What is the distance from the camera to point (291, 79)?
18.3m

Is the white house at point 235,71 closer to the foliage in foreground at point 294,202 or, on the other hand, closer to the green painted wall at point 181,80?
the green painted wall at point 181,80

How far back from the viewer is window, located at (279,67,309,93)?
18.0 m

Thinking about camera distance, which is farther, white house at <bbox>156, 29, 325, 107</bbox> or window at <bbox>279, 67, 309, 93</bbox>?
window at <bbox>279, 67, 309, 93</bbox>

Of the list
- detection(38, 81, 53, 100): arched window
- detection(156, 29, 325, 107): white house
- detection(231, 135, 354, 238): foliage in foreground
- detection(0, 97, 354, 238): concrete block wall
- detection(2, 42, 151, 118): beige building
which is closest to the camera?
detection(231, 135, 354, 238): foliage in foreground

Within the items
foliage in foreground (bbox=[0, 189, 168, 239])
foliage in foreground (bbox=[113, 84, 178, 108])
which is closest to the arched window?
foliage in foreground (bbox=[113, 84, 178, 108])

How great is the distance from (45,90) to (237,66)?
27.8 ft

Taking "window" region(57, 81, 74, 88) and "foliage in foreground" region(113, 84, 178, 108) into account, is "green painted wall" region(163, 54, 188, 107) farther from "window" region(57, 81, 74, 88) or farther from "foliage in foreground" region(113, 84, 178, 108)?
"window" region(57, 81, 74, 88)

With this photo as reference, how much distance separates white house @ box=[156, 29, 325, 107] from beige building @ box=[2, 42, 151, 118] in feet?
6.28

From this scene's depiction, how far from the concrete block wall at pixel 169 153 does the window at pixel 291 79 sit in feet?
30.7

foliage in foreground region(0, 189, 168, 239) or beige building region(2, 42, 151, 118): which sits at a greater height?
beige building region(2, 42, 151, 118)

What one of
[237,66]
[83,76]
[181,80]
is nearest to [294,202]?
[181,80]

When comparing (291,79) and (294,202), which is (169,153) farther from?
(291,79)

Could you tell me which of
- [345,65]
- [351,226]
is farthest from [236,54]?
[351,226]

- [WHAT IS ASKED]: Reproduce all of the items above word for word, keeping every line in its original order.

- [RESULT OF THIS EXERCISE]:
What is the distance from the camera to point (291, 79)?
18.3m

Is the white house at point 235,71 closer to the foliage in foreground at point 294,202 or, on the other hand, closer to the green painted wall at point 181,80?
the green painted wall at point 181,80

How far back from the viewer is window, located at (279,67,309,93)?
18.0 m

Thinking about camera distance, which is farther, white house at <bbox>156, 29, 325, 107</bbox> or window at <bbox>279, 67, 309, 93</bbox>?
window at <bbox>279, 67, 309, 93</bbox>

Of the list
- detection(38, 81, 53, 100): arched window
- detection(156, 29, 325, 107): white house
- detection(231, 135, 354, 238): foliage in foreground
- detection(0, 97, 354, 238): concrete block wall
- detection(2, 42, 151, 118): beige building
which is closest to the camera?
detection(231, 135, 354, 238): foliage in foreground

Within the items
foliage in foreground (bbox=[0, 189, 168, 239])
foliage in foreground (bbox=[113, 84, 178, 108])
which is closest to the arched window?
foliage in foreground (bbox=[113, 84, 178, 108])

How great is the distance from (45,90) to (237,66)?
27.8 ft

Taking "window" region(57, 81, 74, 88) and "foliage in foreground" region(113, 84, 178, 108) into account, is "green painted wall" region(163, 54, 188, 107) farther from "window" region(57, 81, 74, 88) or farther from "foliage in foreground" region(113, 84, 178, 108)?
"window" region(57, 81, 74, 88)

With this photo as reference, how much distance separates white house @ box=[156, 29, 325, 107] from beige building @ box=[2, 42, 151, 118] in feet?
6.28

From this scene's depiction, how far from the concrete block wall at pixel 169 153 does the window at pixel 291 79 sit in feet?
30.7

foliage in foreground region(0, 189, 168, 239) or beige building region(2, 42, 151, 118): which sits at a greater height?
beige building region(2, 42, 151, 118)

What one of
[237,66]
[83,76]
[181,80]
is nearest to [294,202]?
[181,80]

When comparing (291,79) and (294,202), which is (169,153) farther from?
(291,79)

Could you tell me which of
- [345,65]
- [351,226]
is farthest from [236,54]?
[351,226]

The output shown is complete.